■ Your objective
Rewrite every line of the material below, swapping "nearer" for "closer" wherever it occurs and changing nothing else.

■ Collection entries

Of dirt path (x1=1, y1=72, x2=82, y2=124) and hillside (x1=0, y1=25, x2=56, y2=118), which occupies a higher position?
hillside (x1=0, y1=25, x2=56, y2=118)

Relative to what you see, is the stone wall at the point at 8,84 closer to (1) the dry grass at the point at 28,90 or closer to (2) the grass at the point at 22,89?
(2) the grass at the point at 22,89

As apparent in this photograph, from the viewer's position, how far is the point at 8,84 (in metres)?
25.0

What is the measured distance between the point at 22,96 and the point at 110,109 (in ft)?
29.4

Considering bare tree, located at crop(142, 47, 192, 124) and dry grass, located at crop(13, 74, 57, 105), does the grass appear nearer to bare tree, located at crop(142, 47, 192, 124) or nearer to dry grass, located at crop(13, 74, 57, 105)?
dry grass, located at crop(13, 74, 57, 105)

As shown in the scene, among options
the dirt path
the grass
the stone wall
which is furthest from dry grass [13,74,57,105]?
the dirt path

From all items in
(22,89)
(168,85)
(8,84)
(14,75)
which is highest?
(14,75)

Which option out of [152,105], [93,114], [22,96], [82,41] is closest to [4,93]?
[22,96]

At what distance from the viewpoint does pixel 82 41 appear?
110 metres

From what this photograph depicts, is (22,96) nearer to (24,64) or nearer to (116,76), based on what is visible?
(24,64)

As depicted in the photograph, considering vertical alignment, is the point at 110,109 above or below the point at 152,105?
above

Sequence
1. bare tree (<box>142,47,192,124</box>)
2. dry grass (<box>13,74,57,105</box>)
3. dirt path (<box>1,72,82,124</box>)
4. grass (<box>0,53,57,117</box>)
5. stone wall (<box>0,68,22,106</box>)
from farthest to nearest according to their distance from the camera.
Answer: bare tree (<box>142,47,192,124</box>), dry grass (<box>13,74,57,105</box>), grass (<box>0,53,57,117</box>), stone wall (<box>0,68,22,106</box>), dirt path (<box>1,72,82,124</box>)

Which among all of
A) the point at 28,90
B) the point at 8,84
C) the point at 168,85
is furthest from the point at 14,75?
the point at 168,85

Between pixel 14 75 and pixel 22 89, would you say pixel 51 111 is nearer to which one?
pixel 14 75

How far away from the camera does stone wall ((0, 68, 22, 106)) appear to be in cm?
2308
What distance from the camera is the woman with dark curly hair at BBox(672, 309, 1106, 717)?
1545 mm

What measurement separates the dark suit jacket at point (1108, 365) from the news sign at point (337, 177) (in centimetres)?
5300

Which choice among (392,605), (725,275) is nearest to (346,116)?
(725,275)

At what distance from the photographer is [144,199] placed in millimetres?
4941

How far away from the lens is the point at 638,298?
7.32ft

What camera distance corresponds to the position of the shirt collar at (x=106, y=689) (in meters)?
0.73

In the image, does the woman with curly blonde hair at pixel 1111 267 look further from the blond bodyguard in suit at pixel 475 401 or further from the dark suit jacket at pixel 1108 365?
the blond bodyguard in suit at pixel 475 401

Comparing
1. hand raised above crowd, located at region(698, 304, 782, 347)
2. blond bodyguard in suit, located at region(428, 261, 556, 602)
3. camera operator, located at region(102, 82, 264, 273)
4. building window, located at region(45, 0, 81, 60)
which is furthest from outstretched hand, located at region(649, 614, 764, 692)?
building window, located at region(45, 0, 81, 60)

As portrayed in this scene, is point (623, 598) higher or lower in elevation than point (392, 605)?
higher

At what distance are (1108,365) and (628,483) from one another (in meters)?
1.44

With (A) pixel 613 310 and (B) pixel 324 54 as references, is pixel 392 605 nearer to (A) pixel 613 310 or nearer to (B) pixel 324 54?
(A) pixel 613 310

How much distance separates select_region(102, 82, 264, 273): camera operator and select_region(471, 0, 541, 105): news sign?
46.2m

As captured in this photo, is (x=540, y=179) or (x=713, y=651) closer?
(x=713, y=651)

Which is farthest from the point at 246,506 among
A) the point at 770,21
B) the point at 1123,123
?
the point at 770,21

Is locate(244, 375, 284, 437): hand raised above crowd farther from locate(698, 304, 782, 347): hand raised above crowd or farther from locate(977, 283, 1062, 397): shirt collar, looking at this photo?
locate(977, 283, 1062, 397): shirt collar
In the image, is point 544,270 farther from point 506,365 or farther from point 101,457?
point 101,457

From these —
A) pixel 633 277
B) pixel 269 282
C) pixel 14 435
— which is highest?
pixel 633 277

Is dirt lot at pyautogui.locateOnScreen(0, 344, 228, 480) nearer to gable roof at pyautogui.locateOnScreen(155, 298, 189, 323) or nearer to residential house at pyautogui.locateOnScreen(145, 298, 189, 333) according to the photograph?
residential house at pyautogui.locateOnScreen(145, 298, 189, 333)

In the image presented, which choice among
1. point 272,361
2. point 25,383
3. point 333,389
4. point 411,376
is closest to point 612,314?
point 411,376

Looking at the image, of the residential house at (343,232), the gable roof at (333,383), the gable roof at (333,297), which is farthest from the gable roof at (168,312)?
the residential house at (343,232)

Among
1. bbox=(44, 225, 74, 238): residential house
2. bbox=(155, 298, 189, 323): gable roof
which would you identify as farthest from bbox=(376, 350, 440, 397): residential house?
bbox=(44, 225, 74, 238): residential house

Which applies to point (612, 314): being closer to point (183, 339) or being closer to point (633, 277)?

■ Response to this task
Of dirt path (x1=1, y1=72, x2=82, y2=124) and hillside (x1=0, y1=25, x2=56, y2=118), which occupies a higher position?
hillside (x1=0, y1=25, x2=56, y2=118)

Relative to what you see, is the stone wall at the point at 8,84 closer to (1) the dry grass at the point at 28,90 or closer to (2) the grass at the point at 22,89?
(2) the grass at the point at 22,89

As apparent in this photograph, from the viewer's position, how far is the point at 8,84 (in metres)?
25.0

What is the measured distance between the point at 22,96 and the point at 110,109 (in ft)?
29.4

Considering bare tree, located at crop(142, 47, 192, 124) and dry grass, located at crop(13, 74, 57, 105), does the grass appear closer to bare tree, located at crop(142, 47, 192, 124) or closer to dry grass, located at crop(13, 74, 57, 105)?
dry grass, located at crop(13, 74, 57, 105)

As shown in the scene, among options
the dirt path
the grass
the stone wall
which is furthest from dry grass [13,74,57,105]?
the dirt path

From all items in
(22,89)
(168,85)
(8,84)
(14,75)
which is highest?
(14,75)

Which option out of [152,105], [93,114], [22,96], [82,41] is closest to [4,93]?
[22,96]

At what distance from the viewpoint does pixel 82 41 appear?
110 metres

From what this photograph depicts, is (22,96) closer to (24,64) or closer to (116,76), based on what is visible?
(24,64)

As depicted in the photograph, considering vertical alignment, is the point at 110,109 above or below the point at 152,105?
above

Sequence
1. bare tree (<box>142,47,192,124</box>)
2. dry grass (<box>13,74,57,105</box>)
3. dirt path (<box>1,72,82,124</box>)
4. grass (<box>0,53,57,117</box>)
5. stone wall (<box>0,68,22,106</box>)
from farthest to nearest according to their distance from the camera.
Answer: bare tree (<box>142,47,192,124</box>), dry grass (<box>13,74,57,105</box>), grass (<box>0,53,57,117</box>), stone wall (<box>0,68,22,106</box>), dirt path (<box>1,72,82,124</box>)

Which among all of
A) the point at 28,90
B) the point at 8,84
C) the point at 168,85
is furthest from the point at 14,75?
the point at 168,85

Between pixel 14 75 and pixel 22 89, would you say pixel 51 111 is closer to which one?
pixel 14 75

How far away from the camera does stone wall ((0, 68, 22, 106)) appear to be in cm?
2308
What distance from the camera is the woman with dark curly hair at BBox(672, 309, 1106, 717)?
1545 mm

What measurement separates the dark suit jacket at point (1108, 365) from the news sign at point (337, 177) (in centimetres)?
5300

Which choice among (392,605), (725,275) is nearest to (346,116)?
(725,275)

At what distance from the photographer is [144,199] placed in millimetres?
4941

How far away from the lens is the point at 638,298?
7.32ft

What camera distance corresponds to the position of the shirt collar at (x=106, y=689) (in meters)?
0.73

In the image, does the woman with curly blonde hair at pixel 1111 267 look further from the blond bodyguard in suit at pixel 475 401 or further from the dark suit jacket at pixel 1108 365?
the blond bodyguard in suit at pixel 475 401

Comparing
1. hand raised above crowd, located at region(698, 304, 782, 347)
2. blond bodyguard in suit, located at region(428, 261, 556, 602)
3. camera operator, located at region(102, 82, 264, 273)
4. building window, located at region(45, 0, 81, 60)
which is furthest from outstretched hand, located at region(649, 614, 764, 692)?
building window, located at region(45, 0, 81, 60)

As portrayed in this scene, is point (623, 598) higher or lower in elevation than point (392, 605)?
higher

At what distance are (1108,365) and (628,483) from one another (in meters)?
1.44

With (A) pixel 613 310 and (B) pixel 324 54 as references, is pixel 392 605 closer to (A) pixel 613 310 or closer to (B) pixel 324 54?
(A) pixel 613 310

How much distance separates select_region(102, 82, 264, 273): camera operator and select_region(471, 0, 541, 105): news sign?
46.2m

As captured in this photo, is (x=540, y=179) or (x=713, y=651) closer?
(x=713, y=651)

Which is farthest from the point at 246,506 among
A) the point at 770,21
B) the point at 1123,123
?
the point at 770,21

Is locate(244, 375, 284, 437): hand raised above crowd farther from locate(698, 304, 782, 347): hand raised above crowd or farther from locate(977, 283, 1062, 397): shirt collar, looking at this photo?
locate(977, 283, 1062, 397): shirt collar
In the image, is point 544,270 farther from point 506,365 or farther from point 101,457?
point 101,457

From these —
A) pixel 633 277
B) pixel 269 282
C) pixel 14 435
— which is highest?
pixel 633 277

Is dirt lot at pyautogui.locateOnScreen(0, 344, 228, 480) closer to gable roof at pyautogui.locateOnScreen(155, 298, 189, 323) or closer to residential house at pyautogui.locateOnScreen(145, 298, 189, 333) according to the photograph?
residential house at pyautogui.locateOnScreen(145, 298, 189, 333)

In the image presented, which choice among
1. point 272,361
2. point 25,383
3. point 333,389
4. point 411,376
is closest to point 612,314?
point 411,376

Looking at the image, of the residential house at (343,232), the gable roof at (333,383), the gable roof at (333,297), which is farthest from the gable roof at (168,312)?
the residential house at (343,232)

Among
1. bbox=(44, 225, 74, 238): residential house
2. bbox=(155, 298, 189, 323): gable roof
which would you identify as farthest from bbox=(376, 350, 440, 397): residential house?
bbox=(44, 225, 74, 238): residential house

Which applies to point (612, 314): being closer to point (183, 339) or being closer to point (633, 277)?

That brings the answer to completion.